Reproduisez fidèlement le passage du document source qui va de « Procédure contentieuse antérieure » jusqu'à « assigné à résidence. » inclus.

* **DOCUMENT SOURCE**:
*****

Procédure contentieuse antérieure :

M. B... A... a demandé au tribunal administratif de Toulouse d'annuler les décisions du 22 avril 2021 par lesquelles le préfet de la Haute-Garonne, d'une part, a prononcé son transfert aux autorités espagnoles, responsables de l'examen de sa demande d'asile, et d'autre part, l'a assigné à résidence.

Par un jugement n° 2102368 du 29 avril 2021, la magistrate désignée par le président du tribunal administratif de Toulouse a rejeté sa demande.

*****

* **DONNÉES RECUEILLIES**:
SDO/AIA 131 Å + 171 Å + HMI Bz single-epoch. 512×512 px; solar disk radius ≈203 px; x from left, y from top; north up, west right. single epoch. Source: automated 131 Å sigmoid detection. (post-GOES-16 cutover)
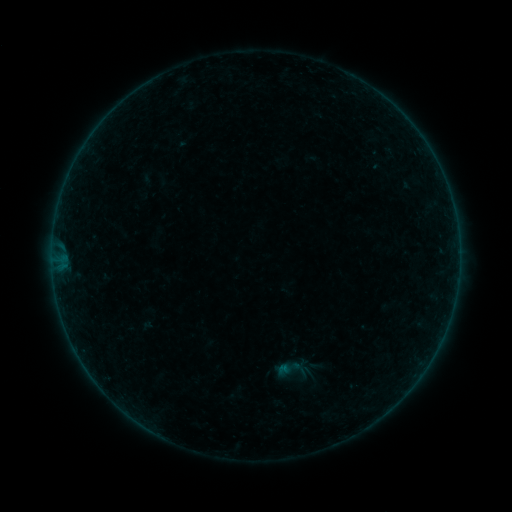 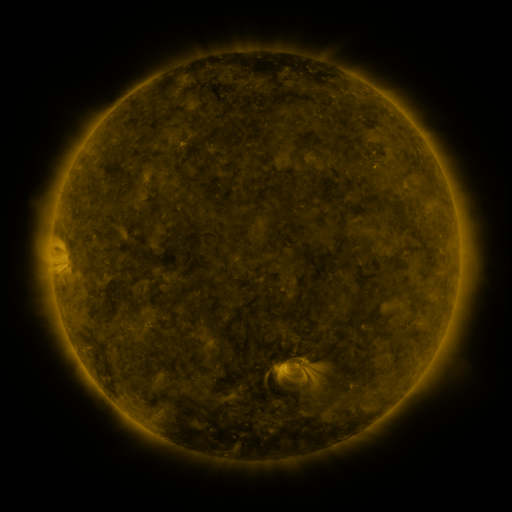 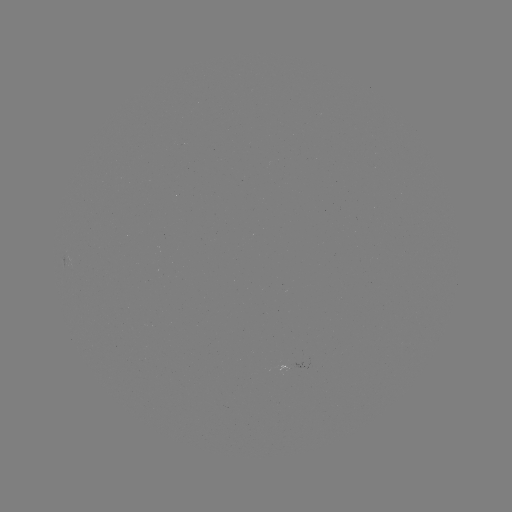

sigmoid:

*****

* **RÉPONSE CI-DESSOUS**:
Procédure contentieuse antérieure :

M. B... A... a demandé au tribunal administratif de Toulouse d'annuler les décisions du 22 avril 2021 par lesquelles le préfet de la Haute-Garonne, d'une part, a prononcé son transfert aux autorités espagnoles, responsables de l'examen de sa demande d'asile, et d'autre part, l'a assigné à résidence.